EXCERPT PROVIDED

◇ ◇ ◇ ◇

Kuraish is one of 20 pioneer GUIDE program participants (2022 cohort). GUIDE (Giving Rise to Ugandan Indigenous Direction and Experience) is USAID/CSSA’s cutting-edge servant leadership program designed to challenge the present situation in which Ugandan CSOs operate, by creating opportunities for powerful,thoughtful, and strategic collaboration among young leaders representing diverse communities.
“The GUIDE program fueled and repurposed my dream of lighting the candle for young people, especially those living with HIV,” he says.
“I can’t credit USAID/CSSA enough for unlocking my leadership potential in ways I hadn’t envisioned. I obtained substantial servant leadership skills that inspired and propelled me on a journey to be the change I desire to see out there.”
Kuraish says that by attending the virtual and in-person training and mentoring sessions, he picked up strategies for attaining influence in decision-making platforms and processes to benefit the people and entities he represents.

◇ ◇ ◇ ◇

GIVEN INFORMATION
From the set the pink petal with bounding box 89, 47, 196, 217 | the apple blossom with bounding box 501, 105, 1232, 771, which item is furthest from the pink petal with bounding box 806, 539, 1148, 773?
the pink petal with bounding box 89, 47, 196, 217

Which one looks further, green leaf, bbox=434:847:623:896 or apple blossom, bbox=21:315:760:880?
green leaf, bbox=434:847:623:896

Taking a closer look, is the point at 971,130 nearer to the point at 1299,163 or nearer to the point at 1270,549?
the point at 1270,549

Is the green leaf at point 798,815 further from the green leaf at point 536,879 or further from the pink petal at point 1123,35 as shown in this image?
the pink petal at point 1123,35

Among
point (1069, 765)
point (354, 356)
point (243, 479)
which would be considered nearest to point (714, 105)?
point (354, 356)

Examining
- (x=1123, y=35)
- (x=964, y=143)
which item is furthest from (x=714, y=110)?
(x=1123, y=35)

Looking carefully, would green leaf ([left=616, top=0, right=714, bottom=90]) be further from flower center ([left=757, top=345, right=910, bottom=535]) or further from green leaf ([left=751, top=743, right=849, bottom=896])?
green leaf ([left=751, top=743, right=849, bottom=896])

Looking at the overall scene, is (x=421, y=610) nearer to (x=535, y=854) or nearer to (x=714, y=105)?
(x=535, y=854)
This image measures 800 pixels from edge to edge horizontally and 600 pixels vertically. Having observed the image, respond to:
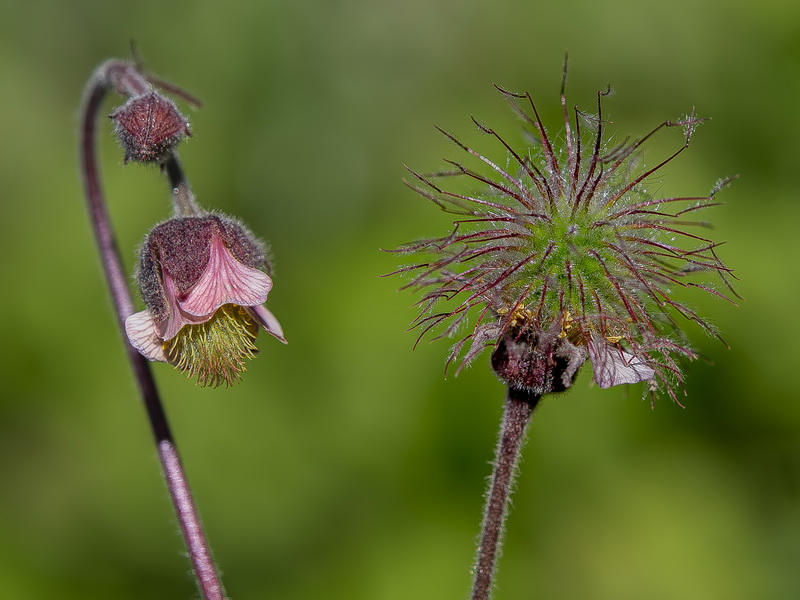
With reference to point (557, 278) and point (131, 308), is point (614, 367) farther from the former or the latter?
point (131, 308)

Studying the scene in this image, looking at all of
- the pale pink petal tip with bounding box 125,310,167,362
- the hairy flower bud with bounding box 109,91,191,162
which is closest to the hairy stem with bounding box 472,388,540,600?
the pale pink petal tip with bounding box 125,310,167,362

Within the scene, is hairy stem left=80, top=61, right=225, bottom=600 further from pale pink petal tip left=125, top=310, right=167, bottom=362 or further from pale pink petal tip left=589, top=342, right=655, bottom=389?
pale pink petal tip left=589, top=342, right=655, bottom=389

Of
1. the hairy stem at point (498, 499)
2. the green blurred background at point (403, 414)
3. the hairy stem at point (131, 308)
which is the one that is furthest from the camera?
the green blurred background at point (403, 414)

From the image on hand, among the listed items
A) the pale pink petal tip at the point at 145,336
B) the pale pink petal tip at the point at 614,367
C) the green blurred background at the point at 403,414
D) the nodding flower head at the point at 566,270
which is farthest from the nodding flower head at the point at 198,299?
the green blurred background at the point at 403,414

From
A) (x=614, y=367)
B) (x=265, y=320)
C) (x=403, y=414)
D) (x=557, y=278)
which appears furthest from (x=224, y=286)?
(x=403, y=414)

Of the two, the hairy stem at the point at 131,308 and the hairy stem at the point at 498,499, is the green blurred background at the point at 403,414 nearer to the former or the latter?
the hairy stem at the point at 131,308

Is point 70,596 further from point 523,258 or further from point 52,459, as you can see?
point 523,258

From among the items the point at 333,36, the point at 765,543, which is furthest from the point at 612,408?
the point at 333,36

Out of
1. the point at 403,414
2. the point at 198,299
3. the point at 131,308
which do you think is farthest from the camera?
A: the point at 403,414
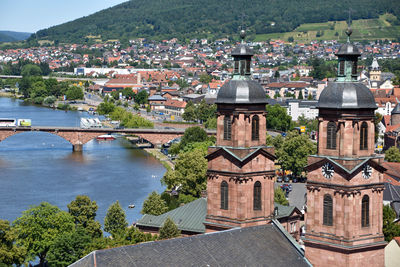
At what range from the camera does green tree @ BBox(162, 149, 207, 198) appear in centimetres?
7381

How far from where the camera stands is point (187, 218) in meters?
54.0

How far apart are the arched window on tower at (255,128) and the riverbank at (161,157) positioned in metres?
59.8

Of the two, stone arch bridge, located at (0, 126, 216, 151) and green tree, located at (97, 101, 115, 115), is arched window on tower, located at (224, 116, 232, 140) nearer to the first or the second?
stone arch bridge, located at (0, 126, 216, 151)

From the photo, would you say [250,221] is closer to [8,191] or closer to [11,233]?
[11,233]

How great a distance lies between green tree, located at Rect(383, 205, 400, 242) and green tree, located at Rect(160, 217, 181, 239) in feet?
44.0

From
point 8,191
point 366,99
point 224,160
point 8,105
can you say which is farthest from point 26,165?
A: point 8,105

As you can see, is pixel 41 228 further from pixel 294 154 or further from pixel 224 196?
pixel 294 154

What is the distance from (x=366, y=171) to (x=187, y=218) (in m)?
20.6

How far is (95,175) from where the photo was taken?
94.8 meters

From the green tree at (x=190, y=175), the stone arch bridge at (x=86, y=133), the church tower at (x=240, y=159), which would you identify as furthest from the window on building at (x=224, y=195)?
the stone arch bridge at (x=86, y=133)

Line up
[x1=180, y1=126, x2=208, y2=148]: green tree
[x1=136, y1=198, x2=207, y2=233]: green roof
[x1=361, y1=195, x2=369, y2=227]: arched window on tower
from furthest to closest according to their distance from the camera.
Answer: [x1=180, y1=126, x2=208, y2=148]: green tree
[x1=136, y1=198, x2=207, y2=233]: green roof
[x1=361, y1=195, x2=369, y2=227]: arched window on tower

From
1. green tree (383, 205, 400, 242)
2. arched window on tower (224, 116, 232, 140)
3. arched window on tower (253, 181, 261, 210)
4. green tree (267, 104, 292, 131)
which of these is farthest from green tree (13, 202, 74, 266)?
green tree (267, 104, 292, 131)

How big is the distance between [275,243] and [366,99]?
7.10 metres

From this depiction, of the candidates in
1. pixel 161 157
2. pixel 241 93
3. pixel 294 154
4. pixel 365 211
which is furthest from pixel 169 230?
pixel 161 157
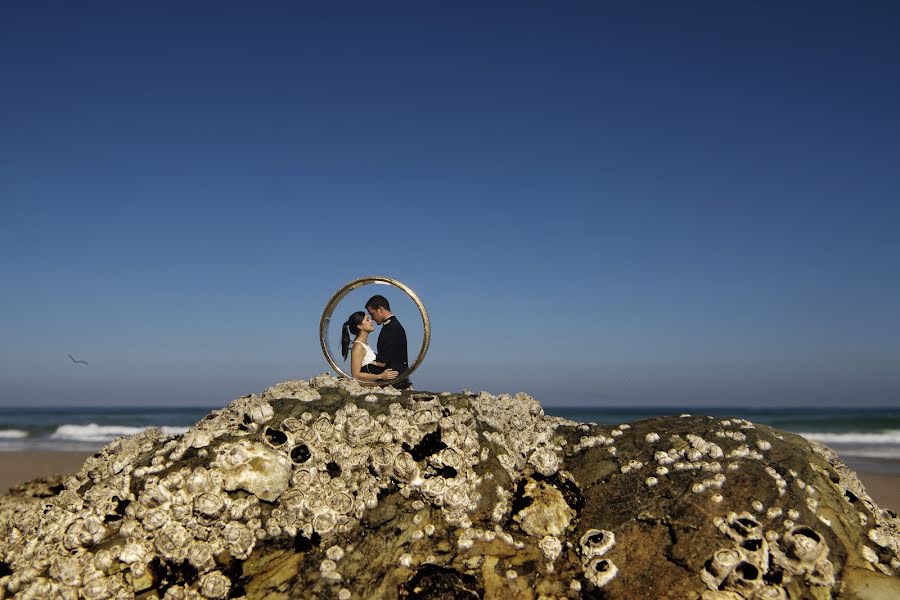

◇ ◇ ◇ ◇

TASK REQUIREMENTS
[1] Write out the passage about Kuraish and the GUIDE program from "Kuraish says that" through "entities he represents.".
[2] Answer these questions using the passage about Kuraish and the GUIDE program.
(a) How many pioneer participants were in the GUIDE program's 2022 cohort?
(b) What does the name GUIDE stand for?
(c) What kinds of sessions did Kuraish attend?
[3] Carry on the passage about Kuraish and the GUIDE program from the point where it stops.

RESULTS IN ORDER
[1]
Kuraish says that by attending the virtual and in-person training and mentoring sessions, he picked up strategies for attaining influence in decision-making platforms and processes to benefit the people and entities he represents.

[2]
(a) 20
(b) Giving Rise to Ugandan Indigenous Direction and Experience
(c) Virtual and in-person training and mentoring sessions

[3]
“That was such a game changer for me. I started to consciously position myself in places where decisions that affect my community are made - and almost immediately, I started to register a lot of tangible achievements”.
“As a result, I was selected to represent the civil society at the PEPFAR Regional Planning Meeting that was held in Johannesburg in March 2023. While at the event, I was selected to present the statement of the young delegates to Mr. John N. Nkengasong, the Ambassador-at-Large and Coordinator of United States Government Activities to Combat HIV/AIDS Globally,” he says.
“We were also able to get the PEPFAR Ambassador to agree to establish a PEPFAR Youth Council,” he adds delightfully. “And when I demonstrated to the PEPFAR stakeholder’s platform the work that I have done under Engaging Young Boys and Men in the Fight against HIV initiative, supported by the GUIDE program, PEPFAR invited us to bid for a 3 million USD grant,” he says.
Kuraish, who says he now prides himself of serving young people beyond Uganda’s borders, adds that he was also invited to sit on the Global Fund Community Accountability Steering Committee for Research.
“This is a platform that brings together people from all over the world to highlight Global Fund’s accountability to key and affected populations, and now I get to effectively represent young people, thanks to USAID/CSSA”.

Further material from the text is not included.